**Instructions for the task:**
Repeat the data exactly, please; no pictures belong in the copy.
____ Records shown
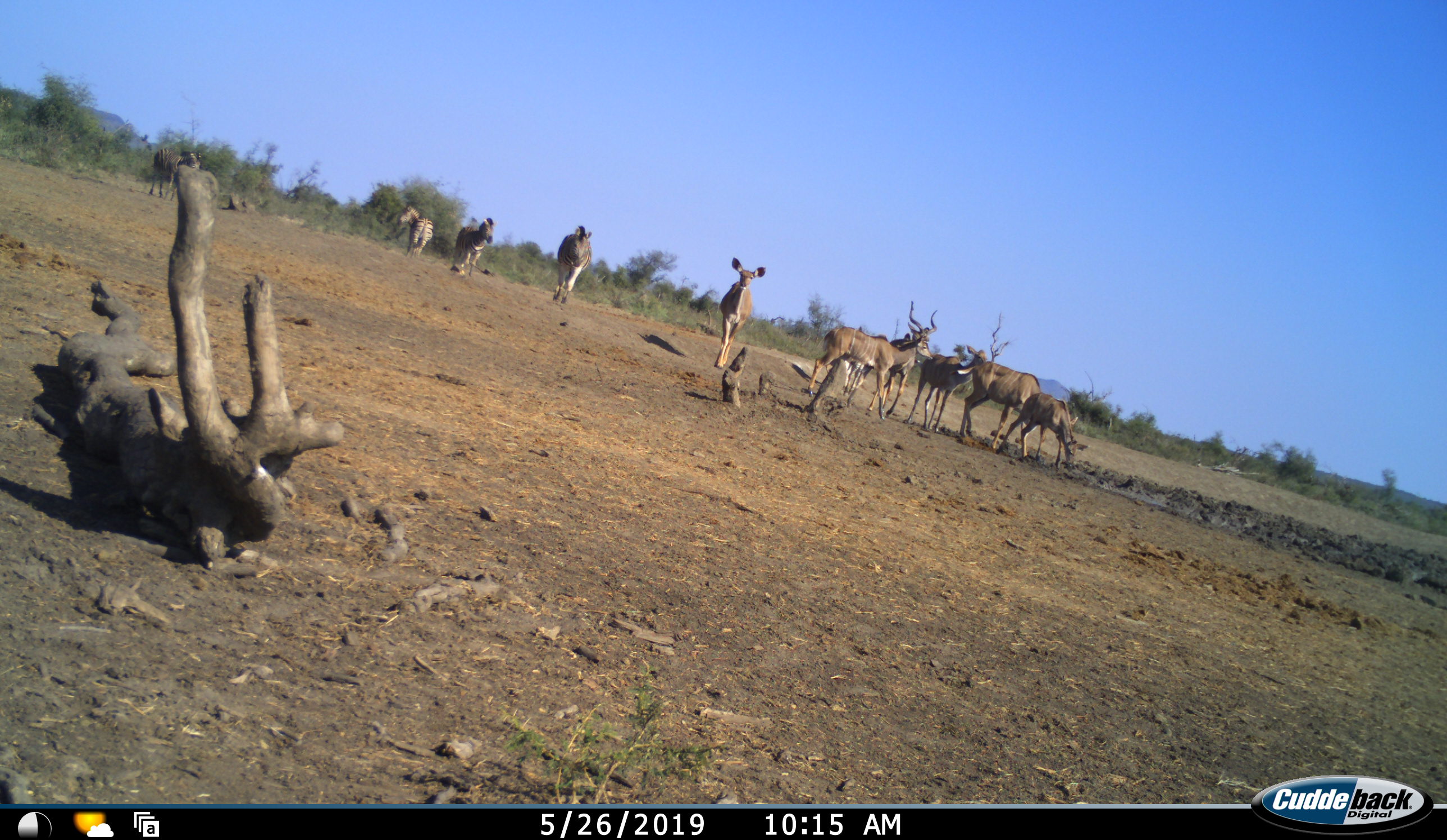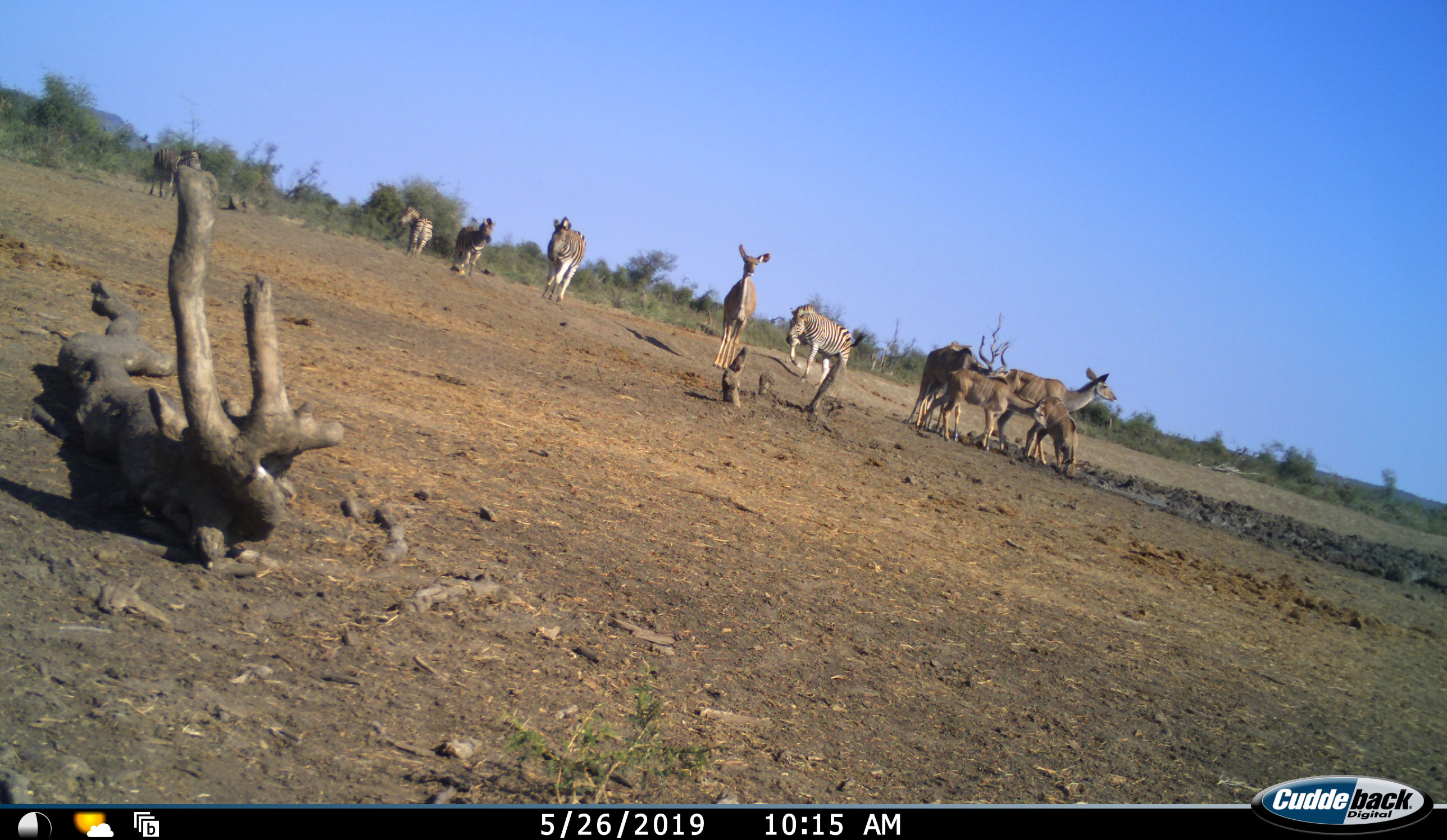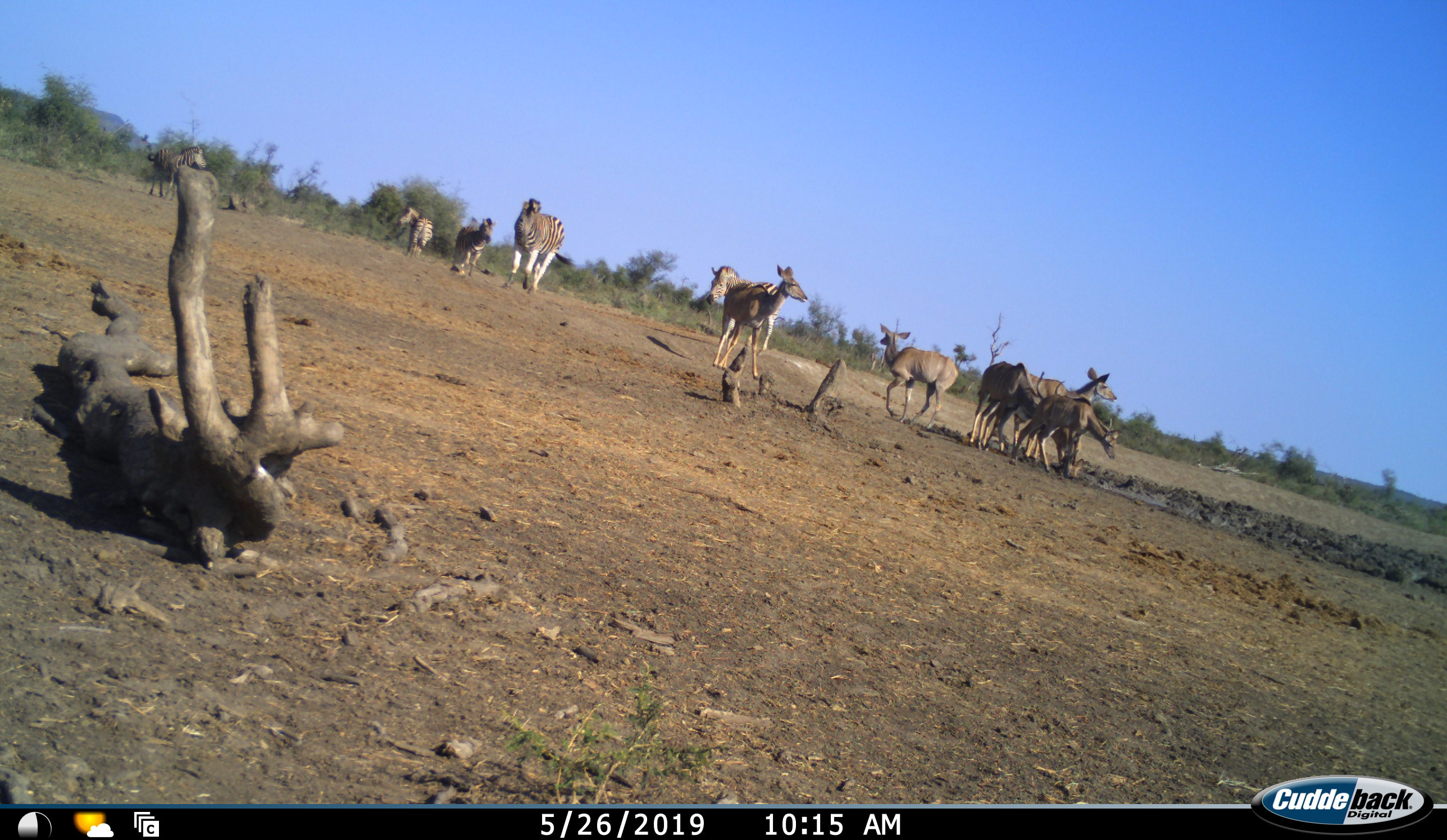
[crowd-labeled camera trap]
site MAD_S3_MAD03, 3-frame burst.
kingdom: Animalia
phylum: Chordata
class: Mammalia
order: Artiodactyla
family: Bovidae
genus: Tragelaphus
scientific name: Tragelaphus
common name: kudu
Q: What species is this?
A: Kudu (Tragelaphus).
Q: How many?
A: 6.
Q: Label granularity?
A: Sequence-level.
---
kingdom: Animalia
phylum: Chordata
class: Mammalia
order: Perissodactyla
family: Equidae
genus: Equus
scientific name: Equus quagga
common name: plains zebra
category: zebraplains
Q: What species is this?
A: Zebraplains (plains zebra) (Equus quagga).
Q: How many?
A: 5.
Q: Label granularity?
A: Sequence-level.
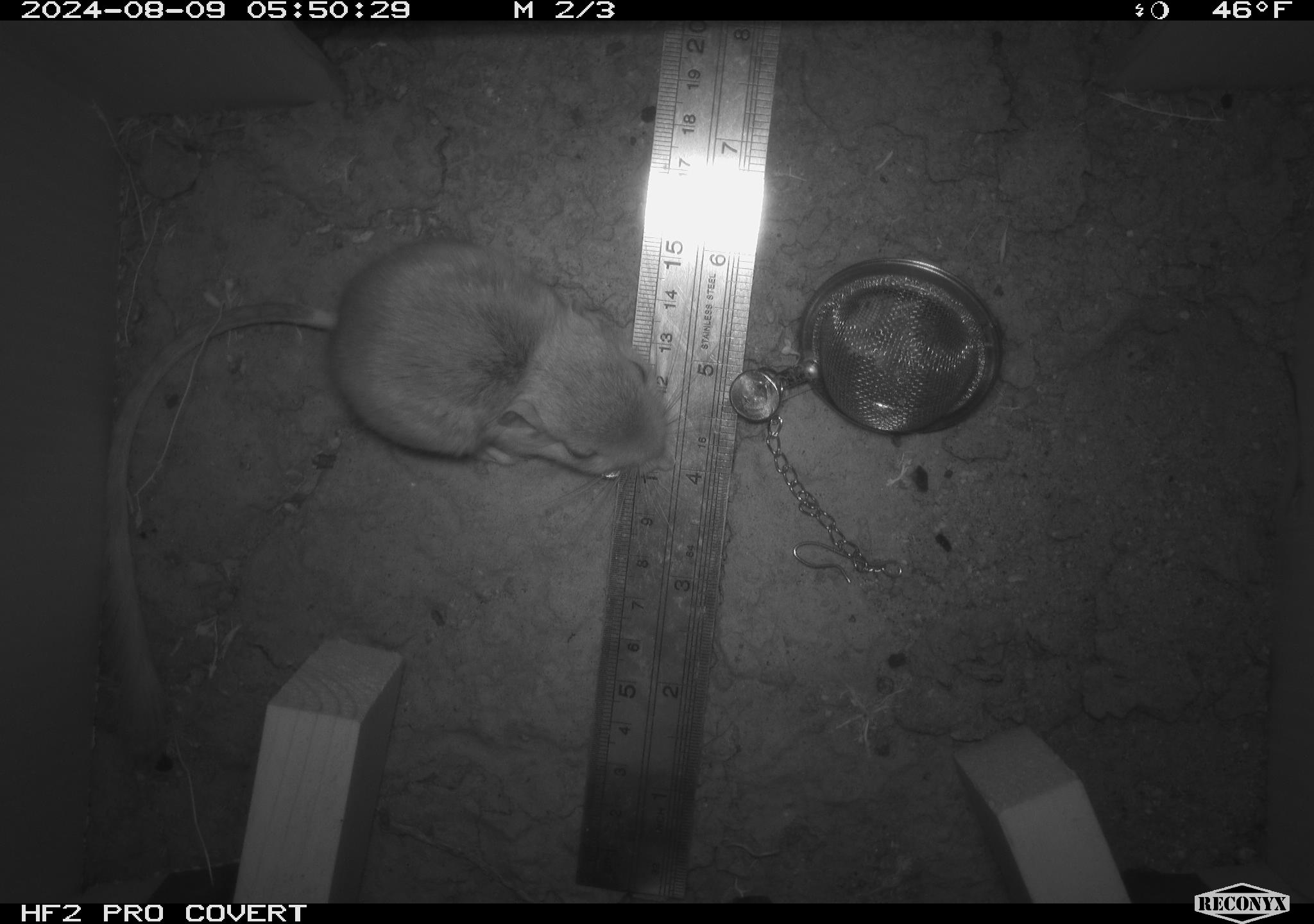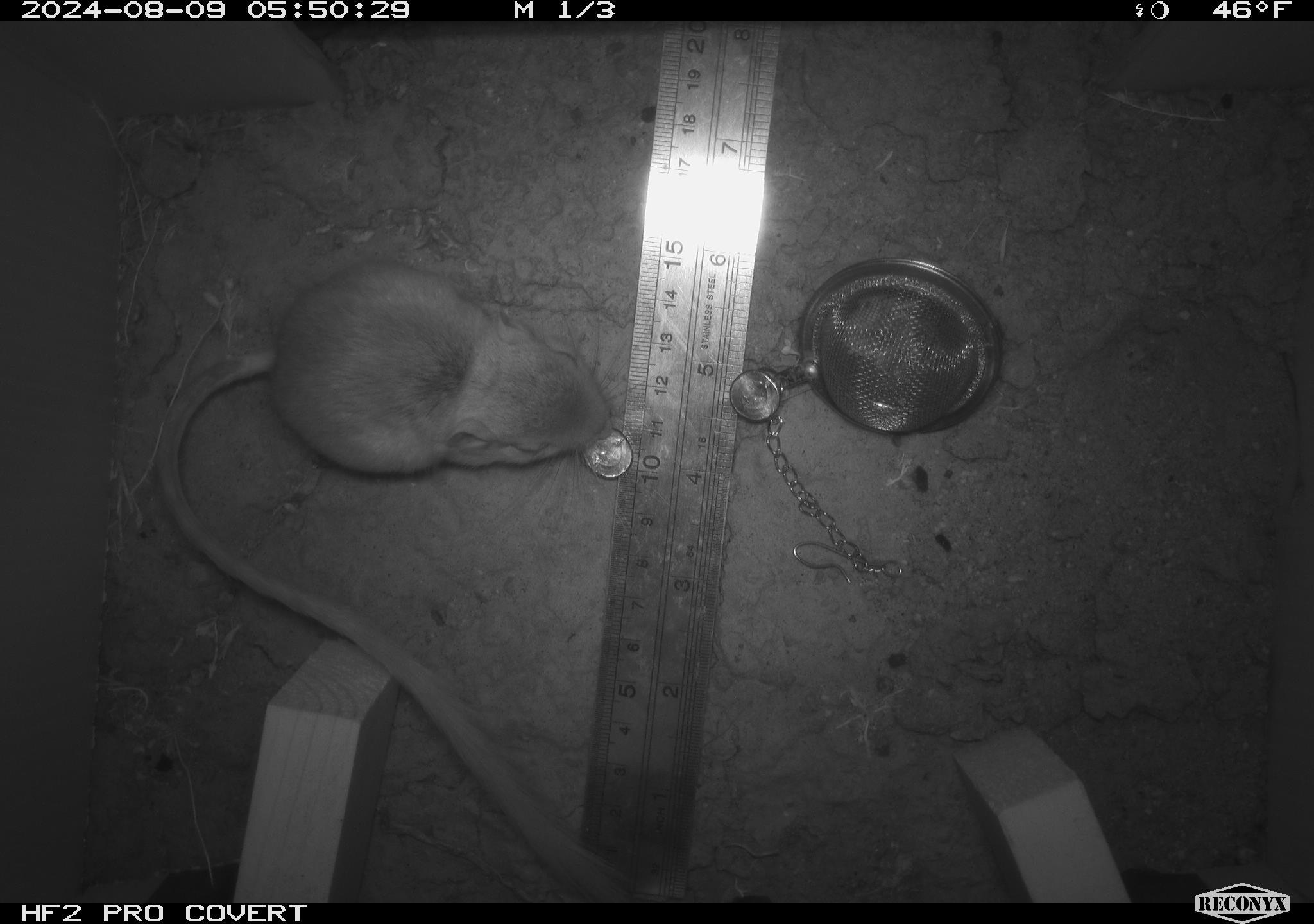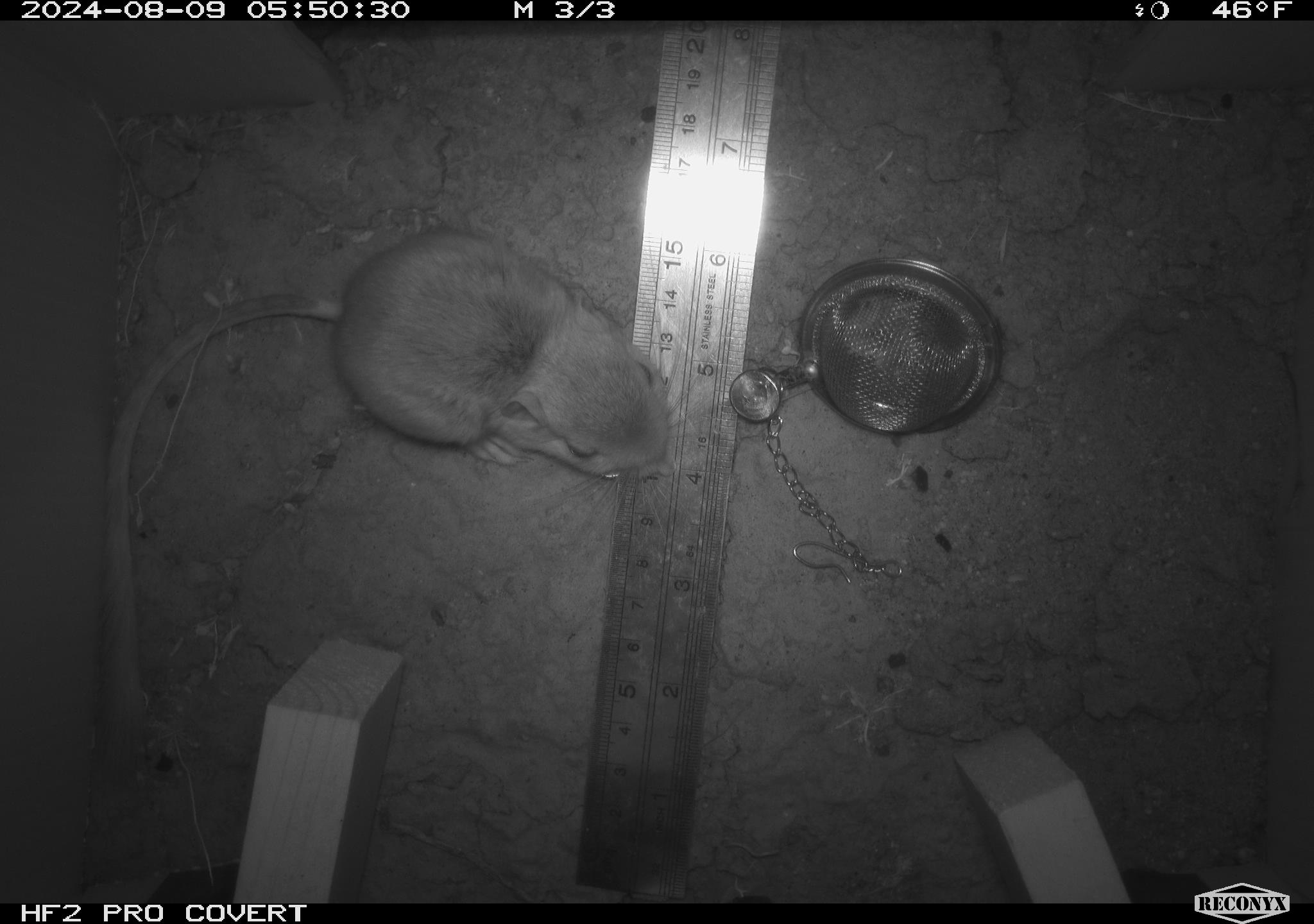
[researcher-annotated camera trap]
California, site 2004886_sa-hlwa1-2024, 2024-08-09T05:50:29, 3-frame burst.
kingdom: Animalia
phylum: Chordata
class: Mammalia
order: Rodentia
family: Heteromyidae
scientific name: Heteromyidae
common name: kangaroo rats and pocket mice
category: heteromyidae family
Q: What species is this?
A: Heteromyidae family (kangaroo rats and pocket mice) (Heteromyidae).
________
**Answer to this problem:**
[crowd-labeled camera trap]
site MAD_S3_MAD03, 3-frame burst.
kingdom: Animalia
phylum: Chordata
class: Mammalia
order: Artiodactyla
family: Bovidae
genus: Tragelaphus
scientific name: Tragelaphus
common name: kudu
Q: What species is this?
A: Kudu (Tragelaphus).
Q: How many?
A: 6.
Q: Label granularity?
A: Sequence-level.
---
kingdom: Animalia
phylum: Chordata
class: Mammalia
order: Perissodactyla
family: Equidae
genus: Equus
scientific name: Equus quagga
common name: plains zebra
category: zebraplains
Q: What species is this?
A: Zebraplains (plains zebra) (Equus quagga).
Q: How many?
A: 5.
Q: Label granularity?
A: Sequence-level.
[researcher-annotated camera trap]
California, site 2004886_sa-hlwa1-2024, 2024-08-09T05:50:29, 3-frame burst.
kingdom: Animalia
phylum: Chordata
class: Mammalia
order: Rodentia
family: Heteromyidae
scientific name: Heteromyidae
common name: kangaroo rats and pocket mice
category: heteromyidae family
Q: What species is this?
A: Heteromyidae family (kangaroo rats and pocket mice) (Heteromyidae).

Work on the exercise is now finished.